Ma in quel momento di semplice non c’era un bel niente. Crowley era se stesso, ma anche qualcosa di completamente diverso. Aziraphale sentiva il battito del suo cuore contro al proprio petto, i suoi polmoni che si gonfiavano d’aria sfregando i loro corpi, e si rendeva conto che era vivo in una maniera nuova. Vivo come gli umani, ma soprattutto vulnerabile come loro e completamente indifeso. Gli ripiombò addosso la disperazione di sentirsi inadeguato a proteggere la cosa che più amava in tutto il creato. E pensare che aveva acquisito i poteri dell’Arcangelo Supremo per lui, per rendere il mondo un posto più bello, per cambiare il Paradiso perché fosse più conforme a lui. Tutto era stato per lui! E adesso non sarebbe stato in grado neanche di tenerlo in vita.
Lo lasciò andare per occuparsi della difesa del negozio. Non conosceva in realtà alcun miracolo che potesse proteggerli da Onesiel, ma forse, pensò, con una barriera l’avrebbe almeno rallentato…
Nel frattempo, Crowley barcollò un po’ per poi finire sdraiato di traverso sulla poltrona di pelle nera vicino alla scrivania di Aziraphale. Si portò, senza che Aziraphale lo notasse, una mano alla fronte e produsse un sibilo tra i denti digrignati e scoperti, strizzando gli occhi come in preda a un fortissimo mal di testa.
Aziraphale si stava apprestando a compiere un miracolo quando il campanello sulla porta suonò. Si trovò davanti Muriel, Olive e la strega Nunet. «E voi cosa ci fate qui?!», esclamò alzando entrambe le sopracciglia.
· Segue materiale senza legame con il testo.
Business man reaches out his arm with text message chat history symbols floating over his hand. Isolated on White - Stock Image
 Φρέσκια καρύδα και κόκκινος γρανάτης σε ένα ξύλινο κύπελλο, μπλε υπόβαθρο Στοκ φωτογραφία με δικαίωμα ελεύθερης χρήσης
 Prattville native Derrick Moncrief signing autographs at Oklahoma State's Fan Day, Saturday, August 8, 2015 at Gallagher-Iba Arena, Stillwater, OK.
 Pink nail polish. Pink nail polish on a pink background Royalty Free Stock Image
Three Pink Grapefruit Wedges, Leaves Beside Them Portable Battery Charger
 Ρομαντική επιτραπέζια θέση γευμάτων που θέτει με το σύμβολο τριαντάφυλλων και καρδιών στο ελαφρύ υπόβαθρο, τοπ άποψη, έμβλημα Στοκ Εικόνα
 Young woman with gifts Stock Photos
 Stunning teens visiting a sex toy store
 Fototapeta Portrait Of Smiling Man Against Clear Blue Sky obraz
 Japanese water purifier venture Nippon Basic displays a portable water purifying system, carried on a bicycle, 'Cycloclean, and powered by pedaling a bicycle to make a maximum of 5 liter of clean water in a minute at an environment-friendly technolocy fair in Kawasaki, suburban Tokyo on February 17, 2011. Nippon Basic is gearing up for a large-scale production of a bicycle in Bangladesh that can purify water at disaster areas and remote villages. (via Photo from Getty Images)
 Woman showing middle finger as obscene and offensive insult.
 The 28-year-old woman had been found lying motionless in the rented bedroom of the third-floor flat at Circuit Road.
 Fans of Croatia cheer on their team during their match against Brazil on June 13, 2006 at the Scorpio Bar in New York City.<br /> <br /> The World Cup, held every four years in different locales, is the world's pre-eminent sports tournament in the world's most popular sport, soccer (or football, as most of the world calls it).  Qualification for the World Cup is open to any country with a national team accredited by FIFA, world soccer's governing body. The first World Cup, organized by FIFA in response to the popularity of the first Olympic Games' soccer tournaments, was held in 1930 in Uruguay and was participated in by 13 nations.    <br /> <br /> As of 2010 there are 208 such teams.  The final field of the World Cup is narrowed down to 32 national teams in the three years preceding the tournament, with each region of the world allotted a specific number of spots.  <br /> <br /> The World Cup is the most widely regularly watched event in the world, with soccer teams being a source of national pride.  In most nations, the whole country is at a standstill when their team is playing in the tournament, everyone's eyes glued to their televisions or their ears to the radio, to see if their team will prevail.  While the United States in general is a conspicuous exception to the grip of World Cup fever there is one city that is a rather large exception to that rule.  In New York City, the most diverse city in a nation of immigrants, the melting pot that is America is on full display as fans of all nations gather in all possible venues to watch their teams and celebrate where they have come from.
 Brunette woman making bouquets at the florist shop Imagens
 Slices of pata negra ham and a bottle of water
Olive e Muriel aprirono la bocca per rispondere, ma il suono del campanello le interruppe di nuovo. Aziraphale per poco non gridò vedendo in faccia il nuovo arrivato. Non si era ancora abituato, infatti, a non provare una sgradevole sensazione in presenza di Gabriel.
«Oh meno male, siamo arrivati in tempo», disse Belzebù, spuntando da dietro la schiena di Gabriel.
«Cosa…? Come…?», balbettò Aziraphale. Ignorando le sue domande, Gabriel percorse a grandi passi la distanza che li separava e lo abbracciò. Nella sua stretta vigorosa Aziraphale restò perfettamente immobile, come se lo stesse abbracciando un orso.
«Ho percepito che c’erano problemi», gli disse Gabriel, sciogliendo l'abbraccio e picchiettandosi l'indice su una tempia, «Io e Belzebù siamo venuti ad aiutare». Dietro di lui Belzebù annuì con veemenza.
«E perché dovreste aiutarci?», chiese Aziraphale.
«Aziraphale», Gabriel si mise una mano sul petto in corrispondenza del cuore, «Tu e Crowley mi avete protetto come dei genitori amorevoli. È un po’ come se foste i miei papà».
La strega Nunet fece una specie di risata spernacchiante, Muriel e Olive restarono interdette. Aziraphale fece una smorfia disgustata, «Cielo, no», commentò.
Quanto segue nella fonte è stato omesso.